Unlike many other games at the time, the player has almost uninterrupted control of Freeman, and the story is told mostly through scripted sequences seen through his eyes. Valve co-founder Gabe Newell said the team aimed to create an immersive world rather than a “shooting gallery”. Half-Life was built using GoldSrc, a heavily modified version of the Quake engine, licensed from id Software.
Half-Life received acclaim for its graphics, realistic gameplay, and seamless narrative. It won over fifty PC “Game of the Year” awards and is considered one of the most influential FPS games as well as one of the best video games ever made. By 2008, it had sold over 9 million copies. It was followed by the expansion packs Opposing Force (1999) and Blue Shift (2001), developed by Gearbox Software. It was ported to the PlayStation 2 in 2001, along with another expansion Half-Life: Decay, and to macOS and Linux in 2013. Valve ported Half-Life to its Source engine in 2004, while a third-party remake, Black Mesa, was released in 2020.
Half-Life inspired numerous fan-made mods, some of which became standalone games, such as Counter-Strike, Day of Defeat and Sven Co-op. Half-Life 2 was released in 2004, followed by Half-Life 2: Episode One (2006), Episode Two (2007), and Half-Life: Alyx (2020).
Half-Life is a first-person shooter that requires the player to perform combat tasks and puzzle solving to advance through the game. Unlike most of its peers at the time, Half-Life used scripted sequences, such as a Vortigaunt ramming down a door, to advance major plot points. Compared to most first-person shooters of the time, which relied on cut-scene intermissions to detail their plotlines, Half-Life’s story is told mostly using scripted sequences (bar one short cutscene), keeping the player in control of the first-person viewpoint. In line with this, the player rarely loses the ability to control the player character, who never speaks and is never actually seen in the game; the player sees “through his eyes” for the entire length of the game. Half-Life has no “levels”; it instead divides the game into chapters, whose titles flash on the screen as the player moves through the game. Progress through the world is continuous, except for short pauses for loading.
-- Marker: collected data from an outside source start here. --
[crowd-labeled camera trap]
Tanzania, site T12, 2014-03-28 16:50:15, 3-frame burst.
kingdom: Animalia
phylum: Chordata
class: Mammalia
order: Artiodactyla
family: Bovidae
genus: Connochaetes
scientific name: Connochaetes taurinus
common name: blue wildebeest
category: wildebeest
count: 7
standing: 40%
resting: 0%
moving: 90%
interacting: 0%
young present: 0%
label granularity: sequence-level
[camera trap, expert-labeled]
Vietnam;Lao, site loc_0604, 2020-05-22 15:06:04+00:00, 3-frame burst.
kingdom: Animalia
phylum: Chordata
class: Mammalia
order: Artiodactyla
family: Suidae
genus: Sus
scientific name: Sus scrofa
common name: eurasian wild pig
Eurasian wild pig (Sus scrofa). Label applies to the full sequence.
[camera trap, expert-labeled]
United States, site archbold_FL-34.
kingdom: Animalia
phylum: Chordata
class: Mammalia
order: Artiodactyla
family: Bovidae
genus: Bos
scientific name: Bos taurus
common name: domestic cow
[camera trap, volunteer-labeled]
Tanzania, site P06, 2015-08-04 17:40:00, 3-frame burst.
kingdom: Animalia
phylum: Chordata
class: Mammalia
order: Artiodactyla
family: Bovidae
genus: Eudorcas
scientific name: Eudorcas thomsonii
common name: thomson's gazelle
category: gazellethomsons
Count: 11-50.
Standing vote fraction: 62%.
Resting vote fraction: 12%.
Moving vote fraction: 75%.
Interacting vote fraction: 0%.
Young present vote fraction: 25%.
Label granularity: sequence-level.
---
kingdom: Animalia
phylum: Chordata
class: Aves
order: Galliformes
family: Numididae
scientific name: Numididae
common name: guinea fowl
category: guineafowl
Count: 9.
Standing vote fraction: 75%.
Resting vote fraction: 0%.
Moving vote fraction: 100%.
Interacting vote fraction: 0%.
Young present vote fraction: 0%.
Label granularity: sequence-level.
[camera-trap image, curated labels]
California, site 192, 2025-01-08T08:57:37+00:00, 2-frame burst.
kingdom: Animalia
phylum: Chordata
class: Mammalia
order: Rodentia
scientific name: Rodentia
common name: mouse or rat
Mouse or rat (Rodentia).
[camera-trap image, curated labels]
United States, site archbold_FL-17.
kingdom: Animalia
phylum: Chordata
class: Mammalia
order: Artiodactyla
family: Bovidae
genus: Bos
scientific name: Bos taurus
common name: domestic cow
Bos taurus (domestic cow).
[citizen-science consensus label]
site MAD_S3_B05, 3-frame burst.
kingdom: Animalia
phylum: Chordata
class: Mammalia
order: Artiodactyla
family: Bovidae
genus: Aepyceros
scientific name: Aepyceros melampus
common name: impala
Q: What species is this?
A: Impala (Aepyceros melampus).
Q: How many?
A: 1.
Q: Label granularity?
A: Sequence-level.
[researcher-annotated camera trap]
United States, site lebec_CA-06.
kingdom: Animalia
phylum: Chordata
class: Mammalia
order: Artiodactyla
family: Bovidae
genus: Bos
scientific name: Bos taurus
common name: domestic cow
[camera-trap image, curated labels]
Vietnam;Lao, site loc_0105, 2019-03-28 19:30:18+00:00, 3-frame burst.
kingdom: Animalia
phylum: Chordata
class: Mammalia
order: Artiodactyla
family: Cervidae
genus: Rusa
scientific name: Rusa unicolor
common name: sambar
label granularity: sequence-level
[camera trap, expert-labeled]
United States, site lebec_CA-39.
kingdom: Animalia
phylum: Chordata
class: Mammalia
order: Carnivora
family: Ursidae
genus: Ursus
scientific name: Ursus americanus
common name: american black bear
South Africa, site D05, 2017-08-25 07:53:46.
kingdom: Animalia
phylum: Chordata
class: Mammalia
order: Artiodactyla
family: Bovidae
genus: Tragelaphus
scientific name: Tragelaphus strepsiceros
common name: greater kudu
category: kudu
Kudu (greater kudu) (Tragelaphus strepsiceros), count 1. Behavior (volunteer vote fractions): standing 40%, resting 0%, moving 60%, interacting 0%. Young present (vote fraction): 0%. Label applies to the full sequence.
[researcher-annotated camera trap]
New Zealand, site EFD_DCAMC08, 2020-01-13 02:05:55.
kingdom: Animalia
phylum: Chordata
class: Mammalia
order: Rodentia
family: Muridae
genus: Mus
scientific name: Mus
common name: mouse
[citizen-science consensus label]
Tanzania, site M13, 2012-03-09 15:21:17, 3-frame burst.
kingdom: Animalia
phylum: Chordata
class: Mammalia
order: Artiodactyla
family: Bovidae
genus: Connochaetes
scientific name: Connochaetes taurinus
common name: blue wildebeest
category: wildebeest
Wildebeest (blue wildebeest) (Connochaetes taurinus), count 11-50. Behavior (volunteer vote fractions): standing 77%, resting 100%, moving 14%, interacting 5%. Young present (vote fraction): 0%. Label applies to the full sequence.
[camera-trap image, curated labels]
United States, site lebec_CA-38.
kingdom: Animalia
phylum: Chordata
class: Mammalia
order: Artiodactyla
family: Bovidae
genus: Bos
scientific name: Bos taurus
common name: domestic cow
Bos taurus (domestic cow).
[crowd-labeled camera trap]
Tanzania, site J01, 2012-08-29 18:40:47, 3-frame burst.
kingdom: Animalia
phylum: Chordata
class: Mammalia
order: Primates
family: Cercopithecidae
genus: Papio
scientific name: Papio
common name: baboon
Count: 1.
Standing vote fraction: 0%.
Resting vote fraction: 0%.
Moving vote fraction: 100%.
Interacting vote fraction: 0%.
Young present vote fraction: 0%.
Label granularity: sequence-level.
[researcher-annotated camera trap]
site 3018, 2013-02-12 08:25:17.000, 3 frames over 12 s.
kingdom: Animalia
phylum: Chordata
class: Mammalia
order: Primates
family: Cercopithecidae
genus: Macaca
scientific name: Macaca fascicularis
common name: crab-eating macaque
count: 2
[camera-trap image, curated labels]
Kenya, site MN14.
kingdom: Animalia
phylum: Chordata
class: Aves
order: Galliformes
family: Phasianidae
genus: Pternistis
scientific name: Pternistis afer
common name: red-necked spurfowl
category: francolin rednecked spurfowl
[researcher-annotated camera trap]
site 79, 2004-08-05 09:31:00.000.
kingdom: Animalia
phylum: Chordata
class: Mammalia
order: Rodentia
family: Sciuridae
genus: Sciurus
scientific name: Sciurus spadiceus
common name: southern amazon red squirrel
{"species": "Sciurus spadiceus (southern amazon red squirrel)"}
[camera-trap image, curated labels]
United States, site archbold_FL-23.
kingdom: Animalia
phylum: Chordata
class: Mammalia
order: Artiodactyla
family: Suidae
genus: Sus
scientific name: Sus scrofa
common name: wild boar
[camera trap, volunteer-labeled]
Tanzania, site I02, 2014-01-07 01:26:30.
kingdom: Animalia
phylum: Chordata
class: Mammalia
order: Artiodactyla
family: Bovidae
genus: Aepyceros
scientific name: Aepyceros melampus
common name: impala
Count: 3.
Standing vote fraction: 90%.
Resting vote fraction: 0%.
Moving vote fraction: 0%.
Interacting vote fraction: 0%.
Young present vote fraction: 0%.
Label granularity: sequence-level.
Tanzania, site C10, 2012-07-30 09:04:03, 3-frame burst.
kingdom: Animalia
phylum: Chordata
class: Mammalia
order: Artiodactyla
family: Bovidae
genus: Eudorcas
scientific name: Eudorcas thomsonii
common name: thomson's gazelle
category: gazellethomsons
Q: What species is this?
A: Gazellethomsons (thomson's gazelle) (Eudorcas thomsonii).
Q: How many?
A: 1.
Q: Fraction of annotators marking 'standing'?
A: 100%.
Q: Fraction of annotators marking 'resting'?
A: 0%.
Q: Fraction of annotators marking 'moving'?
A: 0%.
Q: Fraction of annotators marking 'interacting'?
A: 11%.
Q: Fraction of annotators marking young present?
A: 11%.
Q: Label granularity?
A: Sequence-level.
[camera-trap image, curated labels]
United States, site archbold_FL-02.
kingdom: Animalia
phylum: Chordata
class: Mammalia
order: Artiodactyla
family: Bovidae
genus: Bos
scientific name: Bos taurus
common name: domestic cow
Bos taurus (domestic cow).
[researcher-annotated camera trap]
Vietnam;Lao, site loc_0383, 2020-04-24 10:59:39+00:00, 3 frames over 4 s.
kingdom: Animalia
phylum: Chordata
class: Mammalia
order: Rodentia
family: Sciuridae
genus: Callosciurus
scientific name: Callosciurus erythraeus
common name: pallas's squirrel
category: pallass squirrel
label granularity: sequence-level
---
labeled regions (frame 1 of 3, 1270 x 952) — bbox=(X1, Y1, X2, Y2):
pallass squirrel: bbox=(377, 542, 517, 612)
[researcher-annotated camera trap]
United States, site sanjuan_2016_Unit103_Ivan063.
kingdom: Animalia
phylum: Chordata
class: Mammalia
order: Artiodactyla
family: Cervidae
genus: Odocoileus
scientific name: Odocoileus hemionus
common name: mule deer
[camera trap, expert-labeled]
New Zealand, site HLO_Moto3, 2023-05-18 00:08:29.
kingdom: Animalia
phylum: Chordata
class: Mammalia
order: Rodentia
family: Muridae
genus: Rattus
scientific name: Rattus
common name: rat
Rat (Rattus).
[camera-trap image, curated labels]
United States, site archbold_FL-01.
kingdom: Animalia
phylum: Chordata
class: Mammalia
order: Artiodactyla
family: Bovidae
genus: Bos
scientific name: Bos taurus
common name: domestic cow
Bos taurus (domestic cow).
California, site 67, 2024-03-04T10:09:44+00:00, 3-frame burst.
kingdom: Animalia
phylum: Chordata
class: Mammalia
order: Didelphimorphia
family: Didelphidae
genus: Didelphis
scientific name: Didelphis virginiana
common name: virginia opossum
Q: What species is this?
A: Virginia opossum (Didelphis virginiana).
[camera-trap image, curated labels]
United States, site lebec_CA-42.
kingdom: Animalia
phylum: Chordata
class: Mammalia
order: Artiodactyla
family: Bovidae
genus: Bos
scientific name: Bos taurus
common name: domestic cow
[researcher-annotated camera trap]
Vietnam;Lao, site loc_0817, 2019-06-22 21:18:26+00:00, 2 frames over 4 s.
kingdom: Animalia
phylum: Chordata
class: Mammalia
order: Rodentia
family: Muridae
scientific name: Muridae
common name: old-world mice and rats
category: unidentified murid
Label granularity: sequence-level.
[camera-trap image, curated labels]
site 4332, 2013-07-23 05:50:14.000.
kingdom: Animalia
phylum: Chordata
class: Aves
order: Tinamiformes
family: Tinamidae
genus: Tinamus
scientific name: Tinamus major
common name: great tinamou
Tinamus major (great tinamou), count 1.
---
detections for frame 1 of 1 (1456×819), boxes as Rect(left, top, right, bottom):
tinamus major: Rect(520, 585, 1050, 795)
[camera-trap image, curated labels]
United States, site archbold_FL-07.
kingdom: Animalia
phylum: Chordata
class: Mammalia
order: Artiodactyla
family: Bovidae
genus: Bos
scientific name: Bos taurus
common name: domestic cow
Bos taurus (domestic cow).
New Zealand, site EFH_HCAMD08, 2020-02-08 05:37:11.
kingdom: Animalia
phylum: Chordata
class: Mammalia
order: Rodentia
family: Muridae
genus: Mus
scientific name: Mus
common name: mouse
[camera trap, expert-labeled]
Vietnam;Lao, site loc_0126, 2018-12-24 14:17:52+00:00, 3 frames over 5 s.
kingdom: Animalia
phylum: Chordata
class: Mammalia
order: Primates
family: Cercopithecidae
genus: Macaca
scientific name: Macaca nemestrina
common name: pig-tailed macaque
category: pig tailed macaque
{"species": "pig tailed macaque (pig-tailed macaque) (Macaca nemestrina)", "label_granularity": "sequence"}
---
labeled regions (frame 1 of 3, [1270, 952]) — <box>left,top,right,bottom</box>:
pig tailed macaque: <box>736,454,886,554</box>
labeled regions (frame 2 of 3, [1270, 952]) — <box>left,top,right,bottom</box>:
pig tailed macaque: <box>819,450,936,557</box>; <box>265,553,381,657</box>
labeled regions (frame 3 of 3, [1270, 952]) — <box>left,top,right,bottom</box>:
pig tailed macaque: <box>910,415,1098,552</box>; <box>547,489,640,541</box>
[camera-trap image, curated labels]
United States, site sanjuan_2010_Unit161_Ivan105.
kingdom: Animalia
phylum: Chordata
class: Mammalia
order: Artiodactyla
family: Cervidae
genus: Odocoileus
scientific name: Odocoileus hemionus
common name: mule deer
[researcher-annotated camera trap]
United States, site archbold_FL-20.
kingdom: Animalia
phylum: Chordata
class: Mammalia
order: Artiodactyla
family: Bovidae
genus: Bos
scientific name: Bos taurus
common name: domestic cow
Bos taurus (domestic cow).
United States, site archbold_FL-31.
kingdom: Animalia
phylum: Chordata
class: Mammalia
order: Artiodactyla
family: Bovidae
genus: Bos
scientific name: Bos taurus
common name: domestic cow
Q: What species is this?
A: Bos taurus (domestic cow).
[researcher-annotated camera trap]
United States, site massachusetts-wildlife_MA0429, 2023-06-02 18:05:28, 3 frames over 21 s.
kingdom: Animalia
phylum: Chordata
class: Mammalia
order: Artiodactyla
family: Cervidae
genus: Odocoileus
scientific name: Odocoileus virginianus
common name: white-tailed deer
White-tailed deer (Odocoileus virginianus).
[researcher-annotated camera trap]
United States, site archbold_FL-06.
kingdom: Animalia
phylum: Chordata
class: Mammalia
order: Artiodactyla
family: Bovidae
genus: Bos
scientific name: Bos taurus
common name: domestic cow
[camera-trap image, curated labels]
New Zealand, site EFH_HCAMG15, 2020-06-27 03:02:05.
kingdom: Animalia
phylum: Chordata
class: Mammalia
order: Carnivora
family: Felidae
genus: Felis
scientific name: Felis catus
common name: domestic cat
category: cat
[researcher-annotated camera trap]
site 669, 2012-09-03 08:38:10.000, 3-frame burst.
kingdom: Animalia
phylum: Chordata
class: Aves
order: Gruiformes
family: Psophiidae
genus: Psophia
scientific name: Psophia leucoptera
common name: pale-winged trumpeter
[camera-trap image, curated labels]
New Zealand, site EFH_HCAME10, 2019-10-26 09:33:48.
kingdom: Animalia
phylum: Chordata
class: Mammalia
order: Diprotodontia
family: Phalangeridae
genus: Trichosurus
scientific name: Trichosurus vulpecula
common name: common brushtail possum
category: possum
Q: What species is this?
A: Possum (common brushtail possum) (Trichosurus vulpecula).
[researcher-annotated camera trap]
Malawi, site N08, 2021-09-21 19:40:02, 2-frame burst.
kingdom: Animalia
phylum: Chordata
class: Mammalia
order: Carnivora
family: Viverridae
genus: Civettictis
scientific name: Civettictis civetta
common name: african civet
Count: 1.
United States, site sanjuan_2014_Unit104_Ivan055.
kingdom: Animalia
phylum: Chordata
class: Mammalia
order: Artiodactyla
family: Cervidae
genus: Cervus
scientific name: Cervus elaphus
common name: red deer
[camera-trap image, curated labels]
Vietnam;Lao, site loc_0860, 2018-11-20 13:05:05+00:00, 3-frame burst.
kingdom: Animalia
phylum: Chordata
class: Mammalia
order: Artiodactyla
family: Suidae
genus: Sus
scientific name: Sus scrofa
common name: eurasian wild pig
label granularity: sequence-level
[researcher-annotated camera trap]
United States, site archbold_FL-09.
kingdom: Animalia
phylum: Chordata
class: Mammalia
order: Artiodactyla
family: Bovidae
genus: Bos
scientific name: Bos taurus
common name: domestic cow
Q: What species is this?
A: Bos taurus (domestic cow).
The game regularly integrates puzzles, such as navigating a maze of conveyor belts or using nearby boxes to build a small staircase to the next area the player must travel to. Some puzzles involve using the environment to kill an enemy, like turning a valve to spray hot steam at their enemies. There are few bosses in the conventional sense, where the player defeats a superior opponent by direct confrontation. Instead, such organisms occasionally define chapters, and the player is generally expected to use the terrain, rather than firepower, to kill the boss. Late in the game, the player receives a “long jump module” for the HEV suit, which allows the player to increase the horizontal distance and speed of jumps by crouching before jumping. The player must rely on this ability to navigate various platformer-style jumping puzzles in Xen toward the end of the game.
For the most part, the player battles through the game alone, but is occasionally assisted by non-player characters; specifically security guards and scientists who help the player; the guards will fight alongside the player, and both guards and scientists can assist in reaching new areas and impart relevant plot information. An array of alien enemies populate the game, including headcrabs, bullsquids, and headcrab zombies. The player also faces human opponents including the Hazardous Environment Combat Unit (HECU) Marines and black ops assassins.
Half-Life includes online multiplayer support for both individual and team-based deathmatch modes.